前の私も言わせていなかった気がする。咲良、そう呼べと言っていた。
学園でお嬢様なんて言われたら変だ。
居心地が悪い気がする。
「本当に我儘なお嬢様ですね。いいですよ。咲良って呼びます」
「うん。そっちがしっくり来る」
私と遥は、真矢さんの所へ戻った。
真矢さんは『あのカップルがいい。いや、案外あれも…』などと言っていた。
私には分かるよ。
「真矢さん」
「うっ!?」
百面相をする真矢さんは面白かった。
皆はこういう真矢さんが好きだったんだなと思い、そのことに目を伏せた。
朝霧君に、濡れ衣を着せられたことはムカつくけど、それは許してやろう。
私の真矢さんに対する態度が悪かったのかもしれないから。
ここで私に新たな感情が芽生えた。
真矢さんと友達になりたい。
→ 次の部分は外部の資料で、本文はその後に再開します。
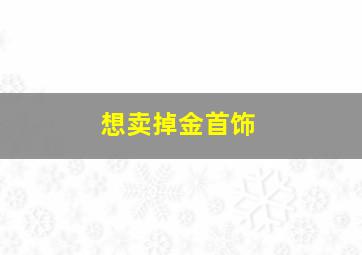 想卖掉金首饰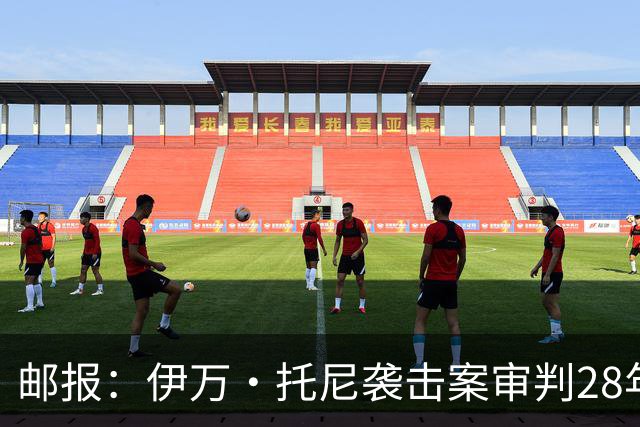 邮报：伊万·托尼袭击案审判28年6月开审，或影响其参加欧洲杯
同士になりたい。
色々しゃべりたい。
こう思ってしまう自分は、我儘なのかな?
なんなら、とことん我儘になってやる。
遥以外の友達を作ってやるんだから!
私は真矢さんの手を取った。
「真矢さん!同士になりましょう!!」
「えっ、えっ!?はい!喜んで!」
こうして、私と真矢さんは同士になった。
アリがちな設定ですが、楽しんでくれればなと思います。